**Exercise text:**
★ ★ ★ ★
Ordered that the judgment is affirmed.
The defendant complains that the photographic array shown to the complainant was unduly suggestive in that he was the only individual depicted wearing a black shirt, which the complainant previously stated had been worn by the robber. This argument is without merit. An identification procedure violates due process only if it is conducted in such a manner that there is “ ‘a very substantial likelihood of irreparable misidentification’ ” (Neil v Biggers, 409 US 188, 198, quoting Simmons v United States, 390 US 377, 384). Here, contrary to the defendant’s contention, the photo array revealed that two individuals were pictured wearing black shirts, and a third was wearing either a navy blue or black shirt.
★ ★ ★ ★
[Spatial localization data]

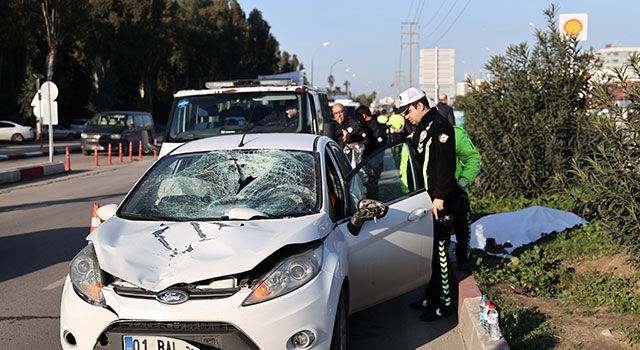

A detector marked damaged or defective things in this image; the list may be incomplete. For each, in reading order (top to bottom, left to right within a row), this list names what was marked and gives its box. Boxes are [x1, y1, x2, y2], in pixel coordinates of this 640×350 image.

shattered windshield [119, 149, 318, 220]
cracked windshield [120, 149, 320, 220]
dented hood [89, 213, 330, 292]
damaged white car [60, 133, 436, 348]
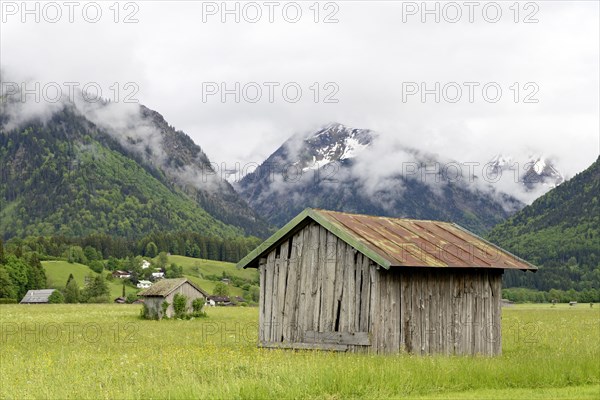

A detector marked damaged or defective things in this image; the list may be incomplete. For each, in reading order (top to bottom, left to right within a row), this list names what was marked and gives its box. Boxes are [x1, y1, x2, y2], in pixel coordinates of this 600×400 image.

rusty corrugated roof [237, 209, 536, 272]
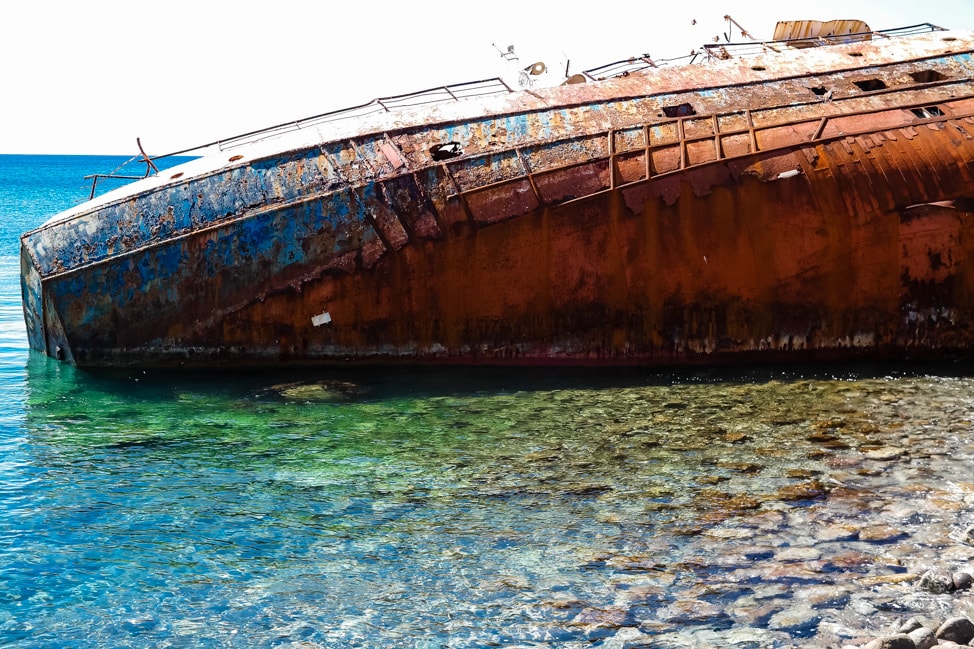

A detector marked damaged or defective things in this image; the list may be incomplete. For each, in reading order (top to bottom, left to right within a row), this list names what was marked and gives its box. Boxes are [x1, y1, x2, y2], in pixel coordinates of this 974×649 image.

rusty ship hull [17, 25, 974, 368]
peeling paint on hull [17, 27, 974, 368]
bent metal railing [84, 22, 944, 197]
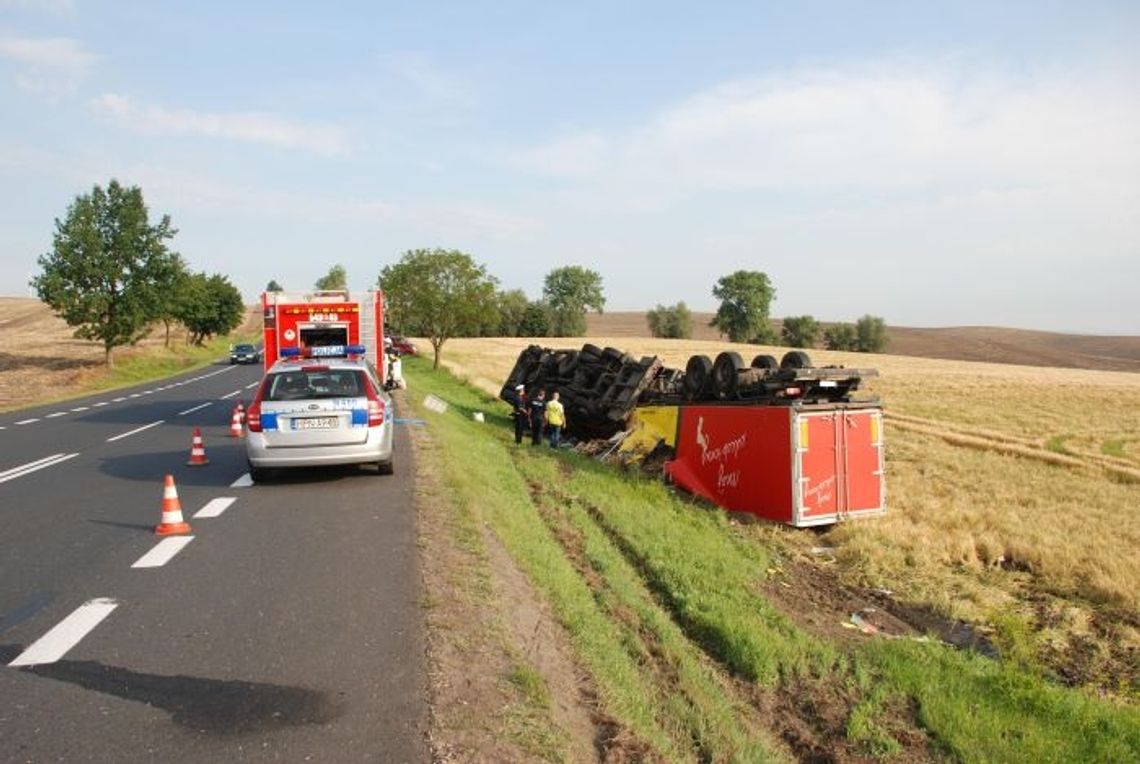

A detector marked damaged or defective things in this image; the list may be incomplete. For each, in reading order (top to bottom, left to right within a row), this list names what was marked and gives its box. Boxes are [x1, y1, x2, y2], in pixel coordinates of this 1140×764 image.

overturned red truck [496, 344, 880, 524]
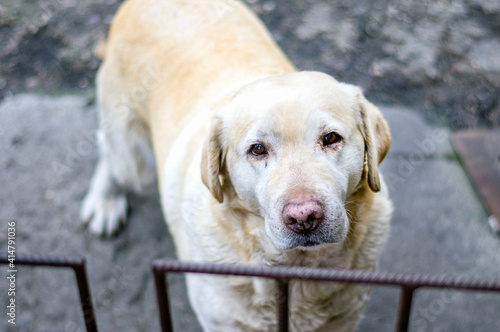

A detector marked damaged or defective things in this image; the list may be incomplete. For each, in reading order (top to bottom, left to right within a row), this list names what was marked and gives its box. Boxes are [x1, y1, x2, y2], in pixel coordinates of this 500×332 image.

rusty metal fence [2, 253, 500, 330]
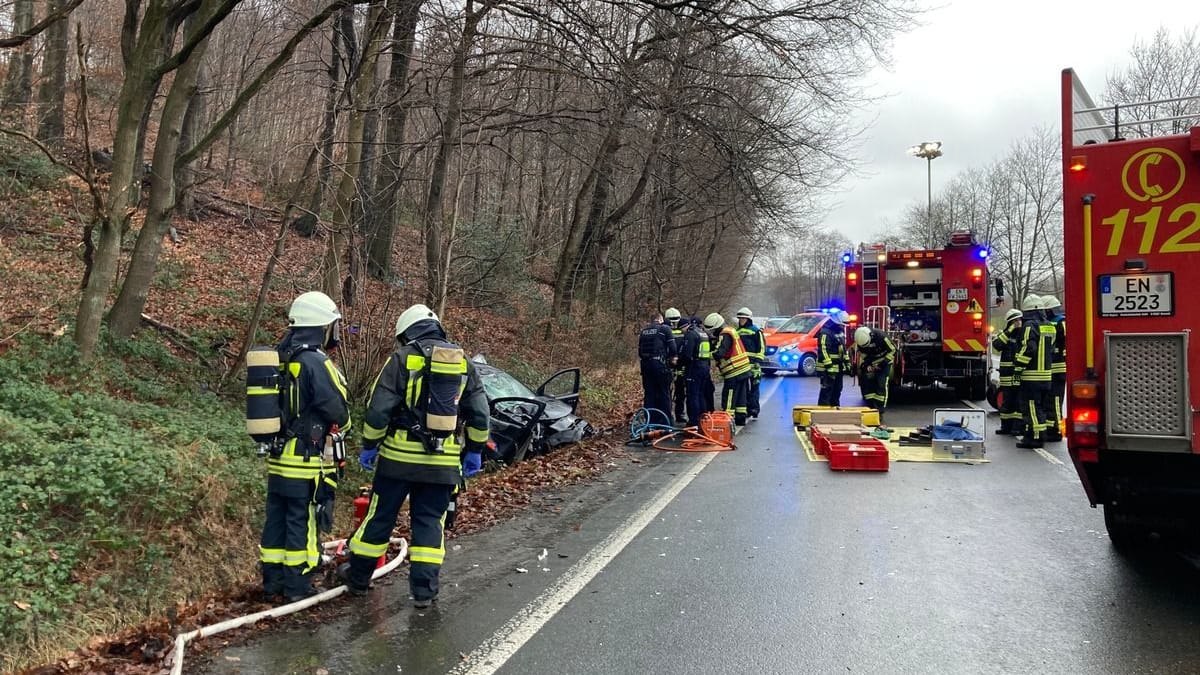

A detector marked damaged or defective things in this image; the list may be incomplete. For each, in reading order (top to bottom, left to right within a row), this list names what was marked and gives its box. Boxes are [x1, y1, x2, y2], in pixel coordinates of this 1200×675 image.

crashed car [474, 360, 596, 464]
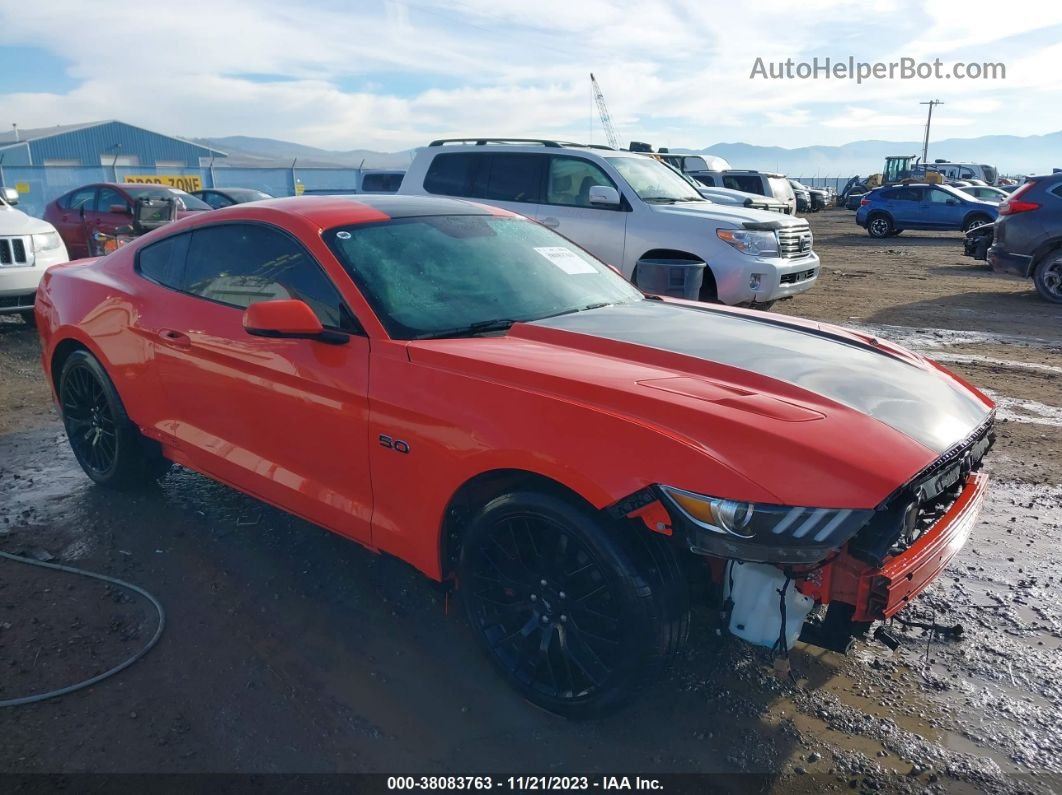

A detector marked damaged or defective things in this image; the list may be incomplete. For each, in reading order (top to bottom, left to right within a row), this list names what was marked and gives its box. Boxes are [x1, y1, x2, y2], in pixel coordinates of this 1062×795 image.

exposed headlight [32, 229, 62, 251]
exposed headlight [713, 228, 781, 255]
exposed headlight [658, 484, 875, 564]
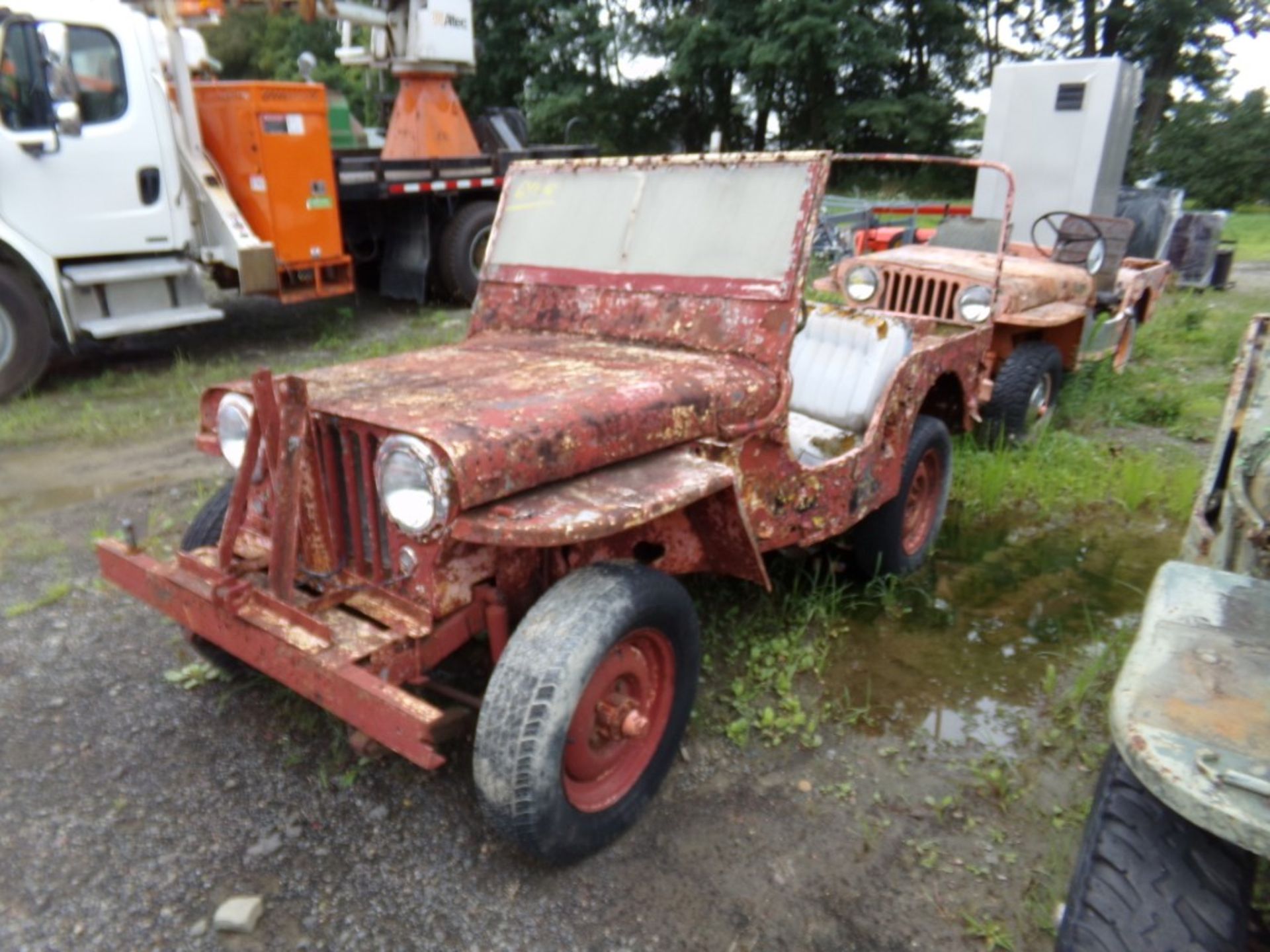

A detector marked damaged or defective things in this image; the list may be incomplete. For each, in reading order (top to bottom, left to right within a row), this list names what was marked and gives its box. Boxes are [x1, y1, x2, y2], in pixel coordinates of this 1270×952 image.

rusty red jeep [812, 155, 1168, 442]
rusty red jeep [96, 151, 1000, 863]
rusted metal panel [454, 446, 736, 548]
rusted metal panel [1112, 563, 1270, 863]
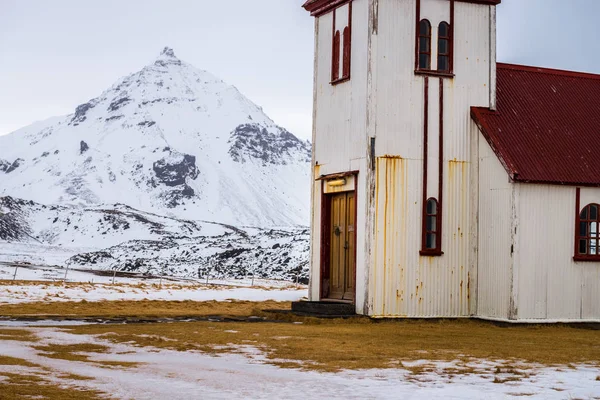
★ ★ ★ ★
**Exercise set:**
1/ List every numeral that appears in the court decision, in the order they occur.
2/ Copy the court decision word for word from "The defendant complains" to "or black shirt.".
3/ Write the next part of the court decision, starting after its final sentence.

**Results:**
1/ 409, 188, 198, 390, 377, 384

2/
The defendant complains that the photographic array shown to the complainant was unduly suggestive in that he was the only individual depicted wearing a black shirt, which the complainant previously stated had been worn by the robber. This argument is without merit. An identification procedure violates due process only if it is conducted in such a manner that there is “ ‘a very substantial likelihood of irreparable misidentification’ ” (Neil v Biggers, 409 US 188, 198, quoting Simmons v United States, 390 US 377, 384). Here, contrary to the defendant’s contention, the photo array revealed that two individuals were pictured wearing black shirts, and a third was wearing either a navy blue or black shirt.

3/
The defendant also contends that the jury verdict was against the weight of the evidence. In support thereof, he erroneously argues that the complainant’s identification testimony was filled with discrepancies. The minor inconsistencies in the complainant’s testimony regarding the defendant’s height and age were put before the jury, and it is axiomatic that the resolution of issues of credibility, as well as the weight to be accorded the evidence presented, is primarily to be determined
*404 by the jury, which saw and heard the complainant testify (see, People v Gaimari, 176 NY 84, 94). Upon the exercise of our factual review power, we are satisfied that the jury verdict was not against the weight of the evidence (see, CPL 470.15 [5]).Further, the prosecutor’s cross-examination of the defendant’s alibi witness was not improper and the prosecutor’s questions stayed within the bounds set by the court.
The defendant’s sentence was not excessive (see, People v Suitte, 90 AD2d 80).
The defendant’s other contentions are either unpreserved for appellate review or without merit (see, People v Winslow, 237 AD2d 638, 639). Mangano, P. J., Bracken, Joy and Krausman, JJ., concur.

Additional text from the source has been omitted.